Bernstein-Bézier Galerkin-Characteristics Finite Element Method for Convection-Diffusion Problems

Abstract

A class of Bernstein-Bézier basis based high-order finite element methods is developed for the Galerkin-characteristics solution of convection-diffusion problems. The Galerkin-characteristics formulation is derived using a semi-Lagrangian discretization of the total derivative in the considered problems. The spatial discretization is performed using the finite element method on unstructured meshes. The Lagrangian interpretation in this approach greatly reduces the time truncation errors in the Eulerian methods. To achieve high-order accuracy in the Galerkin-characteristics solver, the semi-Lagrangian method requires high-order interpolating procedures. In the present work, this step is carried out using the Bernstein-Bézier basis functions to evaluate the solution at the departure points.
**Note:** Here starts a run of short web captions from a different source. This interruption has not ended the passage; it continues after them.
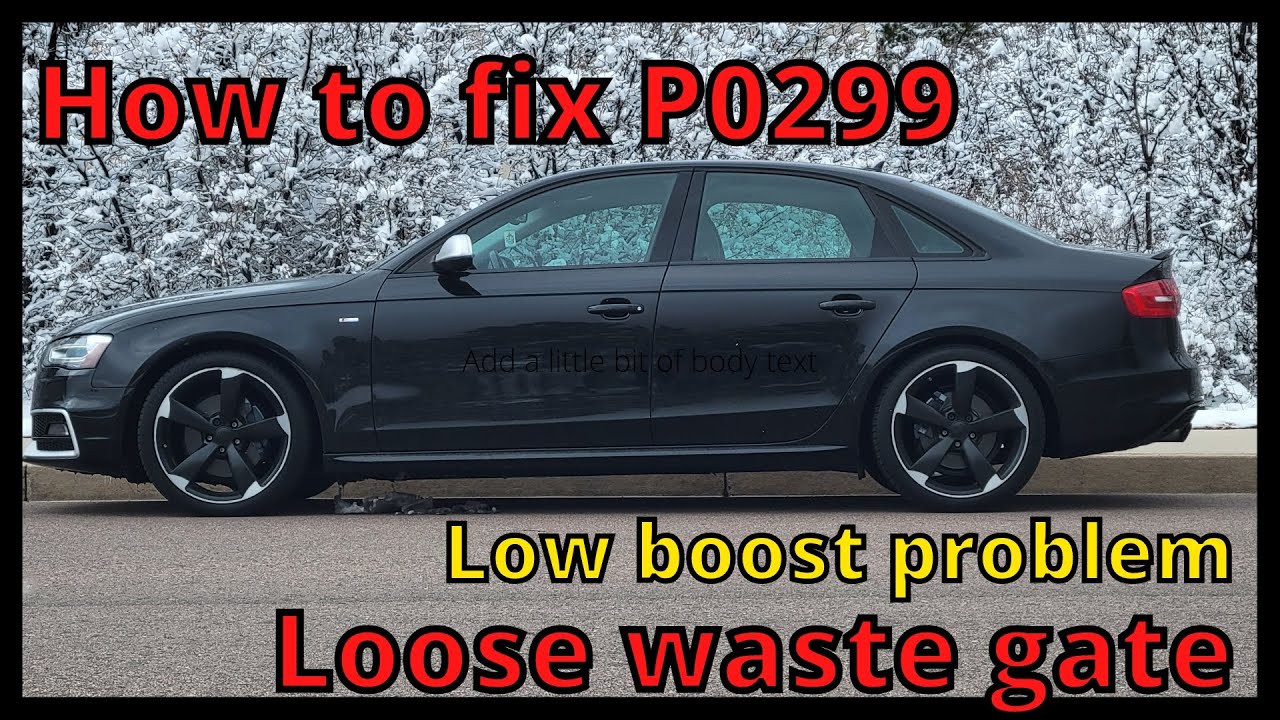 P0299 на Audi 2.0t. УСТРАНЕНИЕ НЕИСПРАВНОСТИ ПЕРЕПУСКНОГО КЛАПАННОГО ГАЗА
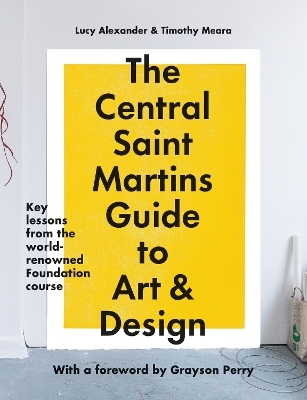 The Central Saint Martins Guide to Art & Design - Lucy Alexander, Timothy Meara,  Central Saint Martins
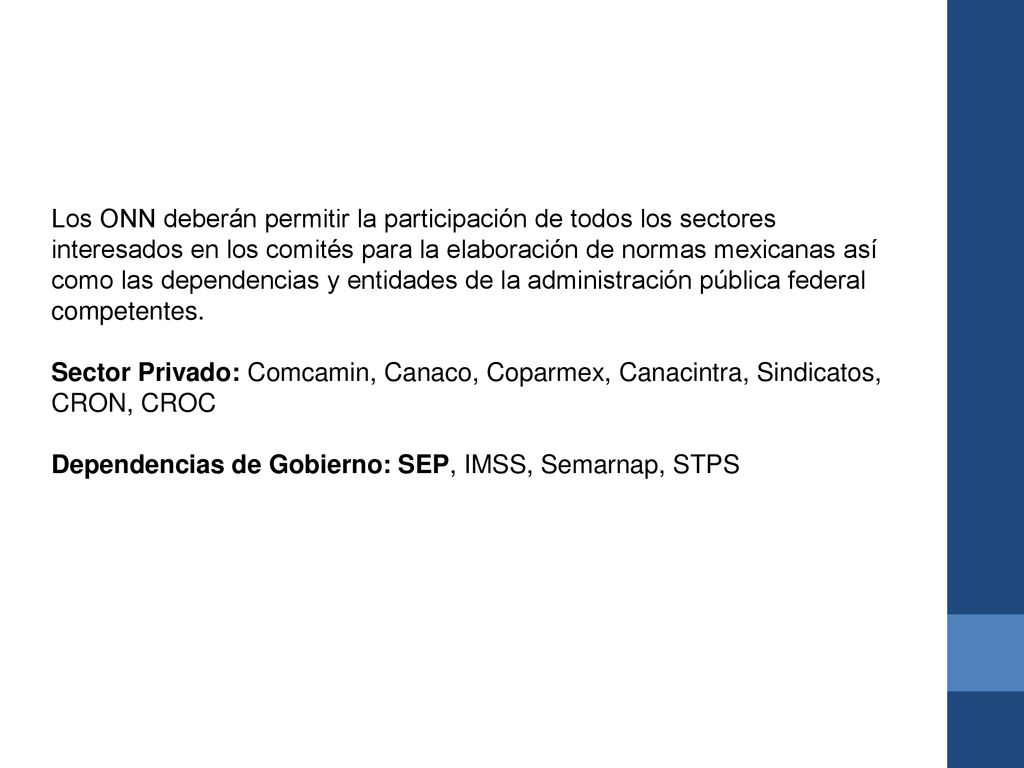 Los ONN deberán permitir la participación de todos los sectores interesados en los comités para la elaboración de normas mexicanas así como las dependencias y entidades de la administración pública federal competentes.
Triangular Bernstein-Bézier patches are constructed in a simple and inherent manner over finite elements along the characteristics. An efficient preconditioned conjugate gradient solver is used for the linear systems of algebraic equations. Several numerical examples including advection-diffusion equations with known analytical solutions and the viscous Burgers problem are considered to illustrate the accuracy, robustness and performance of the proposed approach. The computed results support our expectations for a stable and highly accurate Bernstein-Bézier Galerkin-characteristics finite element method for convection-diffusion problems.